- Born: 1810 Glasgow, Scotland
- Died: 1 April 1841 Sydney, New South Wales, Australia
- Occupations: Journalist, bookseller, pastoralist
- Years active: 1828–1841
- Known for: Co-founding the Sydney Herald
- Spouse: Isabella
- Children: 1

= William McGarvie =

Australian newspaper owner

William McGarvie (1810 – 1 April 1841) was a Scottish-born journalist, bookseller, and pastoralist who co-founded the Sydney Herald, the forerunner of The Sydney Morning Herald.

==Early life and career==
McGarvie was born in Glasgow and received a classical education before entering the service of the Glasgow Herald. In 1828, he emigrated to Australia, arriving in Sydney aboard the Comet. Soon thereafter, he assumed management of the Australian Stationery Warehouse, a business conducted by Robert Howe in association with the Sydney Gazette. It included a circulating library, and in 1829 McGarvie compiled its catalogue, a document regarded today as a valuable record of the social and intellectual life of the period.

==Career==
In 1831, McGarvie joined Frederick Stokes and Alfred Ward Stephens in the establishment of a new newspaper. They imported a printing press and commenced publication of the Sydney Herald, a newspaper named after the Glasgow Herald.

The first issue appeared on 18 April 1831, with McGarvie articulating its editorial principles. The newspaper advocated political moderation, guided by “wholesome restraint” and “reasoning founded on truth.” It declared loyalty to Britain while pledging to promote literature and education. McGarvie’s inaugural editorial contained an acknowledgment of the talents of native-born Australians and an appeal for governmental measures to foster their advancement. His association with the paper was short-lived; after the sixth issue, he sold his interest to his partners.

==Personal life==
Following a brief return to Scotland, McGarvie sailed back to Sydney in 1832 aboard the Minerva. During the voyage the vessel encountered a violent storm in which McGarvie sustained lung damage, worsening an already delicate constitution.

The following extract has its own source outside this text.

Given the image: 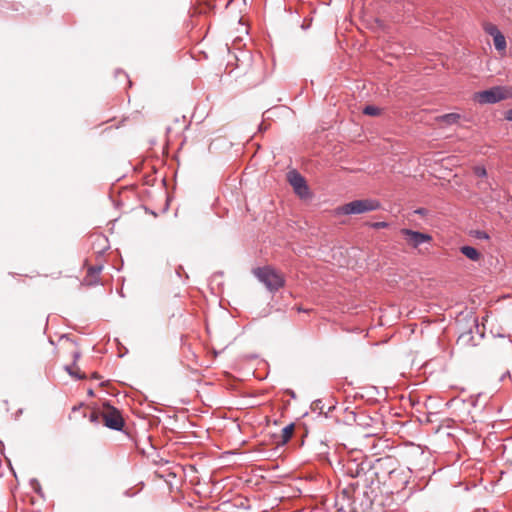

Upon his return, McGarvie resumed bookselling and in 1833 issued a further library catalogue. He later secured a land grant of 320 acres at Port Macquarie and augmented this holding with a purchase of 100 acres. He named the estate Mount Pleasant and devoted himself principally to its management from 1835 onward.

In early 1841, after spending six nights in wet bushland, McGarvie contracted a severe cold. His condition deteriorated rapidly and he died in Sydney on 1 April 1841 at the age of thirty-one. He was survived by his wife, Isabella, and their infant son, born three weeks before his death. His estate was valued at £3,000. Isabella later remarried Frederick Mackellar, the grandfather of the Australian poet Dorothea Mackellar.